People were hollering, “Medic. Medic. Medic.”
They had to take the top off the bunker to get me out, because I went in head first.
Burns is standing there, and Burns turned to walk away.
I’m calling, “Burns. Oh, Burns.”
I’m just hollering as loud as I can, but it’s like no sound is coming out of my mouth.
I don’t know whether Burns didn’t want to talk to me because he had seen too many people get hurt. Or he didn’t hear me. But I could tell he was crying before he turned away, and I never had seen Burns cry before.

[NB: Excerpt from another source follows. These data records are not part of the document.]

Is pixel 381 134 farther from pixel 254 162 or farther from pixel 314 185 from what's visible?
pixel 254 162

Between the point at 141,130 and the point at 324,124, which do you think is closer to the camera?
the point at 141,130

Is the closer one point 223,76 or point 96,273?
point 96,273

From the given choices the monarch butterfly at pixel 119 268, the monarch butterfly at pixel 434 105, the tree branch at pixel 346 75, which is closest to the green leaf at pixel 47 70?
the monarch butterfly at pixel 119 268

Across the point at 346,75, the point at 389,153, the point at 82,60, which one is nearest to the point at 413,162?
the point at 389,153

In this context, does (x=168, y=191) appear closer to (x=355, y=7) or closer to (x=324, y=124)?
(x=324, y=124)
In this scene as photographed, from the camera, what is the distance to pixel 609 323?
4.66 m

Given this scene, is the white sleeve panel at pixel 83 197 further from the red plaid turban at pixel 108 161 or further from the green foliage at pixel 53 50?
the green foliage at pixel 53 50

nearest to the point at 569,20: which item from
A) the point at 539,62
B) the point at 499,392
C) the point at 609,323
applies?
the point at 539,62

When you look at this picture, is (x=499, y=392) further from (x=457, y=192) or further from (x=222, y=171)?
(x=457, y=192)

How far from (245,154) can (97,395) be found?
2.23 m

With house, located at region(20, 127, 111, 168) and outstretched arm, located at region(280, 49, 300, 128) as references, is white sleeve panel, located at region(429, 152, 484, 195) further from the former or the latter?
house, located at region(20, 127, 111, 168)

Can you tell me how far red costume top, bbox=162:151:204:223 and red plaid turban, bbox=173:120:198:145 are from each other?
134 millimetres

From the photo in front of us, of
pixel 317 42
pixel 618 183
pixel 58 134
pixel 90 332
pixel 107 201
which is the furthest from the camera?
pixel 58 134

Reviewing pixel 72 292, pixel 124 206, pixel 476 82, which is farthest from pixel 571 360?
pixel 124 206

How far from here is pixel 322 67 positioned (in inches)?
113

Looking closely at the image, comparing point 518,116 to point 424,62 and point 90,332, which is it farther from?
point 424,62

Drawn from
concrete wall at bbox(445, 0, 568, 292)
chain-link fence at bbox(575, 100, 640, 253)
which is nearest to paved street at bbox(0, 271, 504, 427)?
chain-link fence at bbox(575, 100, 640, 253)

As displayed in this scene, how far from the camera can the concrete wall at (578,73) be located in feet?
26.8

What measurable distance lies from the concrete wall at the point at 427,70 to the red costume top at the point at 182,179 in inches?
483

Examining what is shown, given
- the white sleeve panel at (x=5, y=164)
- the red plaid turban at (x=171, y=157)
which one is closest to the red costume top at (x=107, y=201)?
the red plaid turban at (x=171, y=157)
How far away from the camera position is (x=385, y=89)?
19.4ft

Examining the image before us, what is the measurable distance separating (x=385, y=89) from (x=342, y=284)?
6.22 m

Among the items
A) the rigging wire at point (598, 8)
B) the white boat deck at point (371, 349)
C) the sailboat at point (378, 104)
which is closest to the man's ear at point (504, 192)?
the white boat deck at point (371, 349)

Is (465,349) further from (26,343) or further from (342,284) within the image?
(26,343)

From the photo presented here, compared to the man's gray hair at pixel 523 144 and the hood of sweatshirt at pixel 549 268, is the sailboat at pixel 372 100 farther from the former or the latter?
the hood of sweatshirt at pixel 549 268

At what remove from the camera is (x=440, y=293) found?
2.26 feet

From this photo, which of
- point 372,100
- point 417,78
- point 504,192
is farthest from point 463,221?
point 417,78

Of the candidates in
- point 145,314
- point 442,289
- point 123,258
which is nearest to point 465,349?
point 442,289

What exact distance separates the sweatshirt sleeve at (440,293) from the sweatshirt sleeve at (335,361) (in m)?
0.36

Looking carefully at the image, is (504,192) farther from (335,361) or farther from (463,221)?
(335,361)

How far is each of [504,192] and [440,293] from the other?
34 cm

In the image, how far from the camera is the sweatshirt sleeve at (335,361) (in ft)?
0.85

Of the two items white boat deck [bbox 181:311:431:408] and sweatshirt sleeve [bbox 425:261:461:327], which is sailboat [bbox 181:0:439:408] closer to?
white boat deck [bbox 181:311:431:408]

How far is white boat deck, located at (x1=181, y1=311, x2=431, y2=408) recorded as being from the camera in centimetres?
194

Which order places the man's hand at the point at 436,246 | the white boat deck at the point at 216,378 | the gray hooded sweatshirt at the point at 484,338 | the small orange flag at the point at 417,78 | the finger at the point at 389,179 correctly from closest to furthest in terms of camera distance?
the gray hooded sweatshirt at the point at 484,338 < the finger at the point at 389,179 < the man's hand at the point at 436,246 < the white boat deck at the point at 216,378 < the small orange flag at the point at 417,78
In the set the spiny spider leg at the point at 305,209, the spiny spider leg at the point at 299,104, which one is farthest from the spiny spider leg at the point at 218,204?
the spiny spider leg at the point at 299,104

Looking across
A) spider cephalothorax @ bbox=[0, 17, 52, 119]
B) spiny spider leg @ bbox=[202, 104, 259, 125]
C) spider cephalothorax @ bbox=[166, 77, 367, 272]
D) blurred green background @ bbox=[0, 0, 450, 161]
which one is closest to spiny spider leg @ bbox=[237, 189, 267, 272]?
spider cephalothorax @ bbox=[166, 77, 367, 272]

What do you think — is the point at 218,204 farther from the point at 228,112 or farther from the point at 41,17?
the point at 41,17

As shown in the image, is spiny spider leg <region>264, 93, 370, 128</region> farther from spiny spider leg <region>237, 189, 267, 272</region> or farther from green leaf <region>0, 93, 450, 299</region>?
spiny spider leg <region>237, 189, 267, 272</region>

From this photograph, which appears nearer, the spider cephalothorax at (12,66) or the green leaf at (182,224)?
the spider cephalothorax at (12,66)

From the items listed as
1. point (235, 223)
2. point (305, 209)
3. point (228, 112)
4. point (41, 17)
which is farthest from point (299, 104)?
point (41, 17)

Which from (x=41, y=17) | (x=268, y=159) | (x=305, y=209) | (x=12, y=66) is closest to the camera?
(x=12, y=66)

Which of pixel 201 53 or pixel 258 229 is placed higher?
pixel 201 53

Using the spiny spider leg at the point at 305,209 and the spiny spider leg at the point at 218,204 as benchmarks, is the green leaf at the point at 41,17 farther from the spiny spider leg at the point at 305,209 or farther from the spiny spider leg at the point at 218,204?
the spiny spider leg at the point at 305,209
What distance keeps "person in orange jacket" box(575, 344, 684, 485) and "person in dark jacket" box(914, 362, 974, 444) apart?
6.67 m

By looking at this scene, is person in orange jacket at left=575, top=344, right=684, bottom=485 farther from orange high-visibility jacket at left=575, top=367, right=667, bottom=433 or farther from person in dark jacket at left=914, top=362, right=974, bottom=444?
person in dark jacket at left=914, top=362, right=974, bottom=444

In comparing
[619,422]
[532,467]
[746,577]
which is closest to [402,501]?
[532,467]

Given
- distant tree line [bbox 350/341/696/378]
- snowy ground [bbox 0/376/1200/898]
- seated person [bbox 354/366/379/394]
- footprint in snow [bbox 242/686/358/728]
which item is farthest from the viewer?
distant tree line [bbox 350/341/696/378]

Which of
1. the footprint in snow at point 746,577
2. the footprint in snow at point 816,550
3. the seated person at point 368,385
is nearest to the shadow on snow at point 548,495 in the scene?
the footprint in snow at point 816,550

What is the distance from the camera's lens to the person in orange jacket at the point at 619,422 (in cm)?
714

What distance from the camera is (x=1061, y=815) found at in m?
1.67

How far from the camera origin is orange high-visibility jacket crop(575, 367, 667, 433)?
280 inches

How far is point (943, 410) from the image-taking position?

They took me over to the battalion aid station, and the medic asked me if I was in pain and did I want any morphine. I told him yeah. So he gave me a shot, and the pain began to subside.
Then I saw the captain, a brother. He’d only been there three weeks. He was kneeling by me and said, “You’re doing everything you can to go home, aren’t you?” I had gotten wounded a few weeks earlier, but just slightly.
The morphine is taking effect. I’ve seen my fingers, but still I don’t know how bad I’m wounded. I wish I had looked at my foot.
They medevaced me to Dau Tieng. But when I got there, they said I would have to go to Cu Chi to have surgery. I said okay. When I got there, I wanted some
water. But they said, “You can’t have water. You’re going to surgery.”
Then I hear them say, “What’s your mother’s name?”
But I’m going deeper and deeper into this sleep.
And I hear the word “amputate.” Amputate.
They might be explaining something to me, but I can only remember that word.
When I woke up the next morning, my foot was strapped in this big ball of Ace bandage. They had my hand all in a cast. I knew it was hurting.
So there was a sergeant walking through, medic, white guy. I said, “Why do they have my foot in there?”
I was thinking maybe they tilted it down like this and just had it bandaged up.
He said, “Didn’t the doctor tell you?”
“No.”
“You sure the doctor didn’t tell you?”
“No.”
He said, “Well, you don’t have one there.”
I said, “Damn.”
I was thinking, What’s my mother gonna say when she hears this? I got my foot cut off.
And immediately, a urologist comes in. He’s saying, “How are you doing?” Blah, blah, blah.
He pulls back the sheet, and he commenced to looking down there. And I looked down and see all this shit. Oh, my goodness.
I didn’t know what the hell was wrong with my right thigh. There is a gash down to my knee. There is a 4-inch gash in my penis. They’ve taken three fragments out of one testicle, and it is all mushy. There is a catheter in me. Never even seen or heard of a catheter before. And my left foot is gone.
The doctor could probably see through my face that I’m most concerned. He said, “Wait a minute. Wait a minute. Everything is all right. Everything is fine.”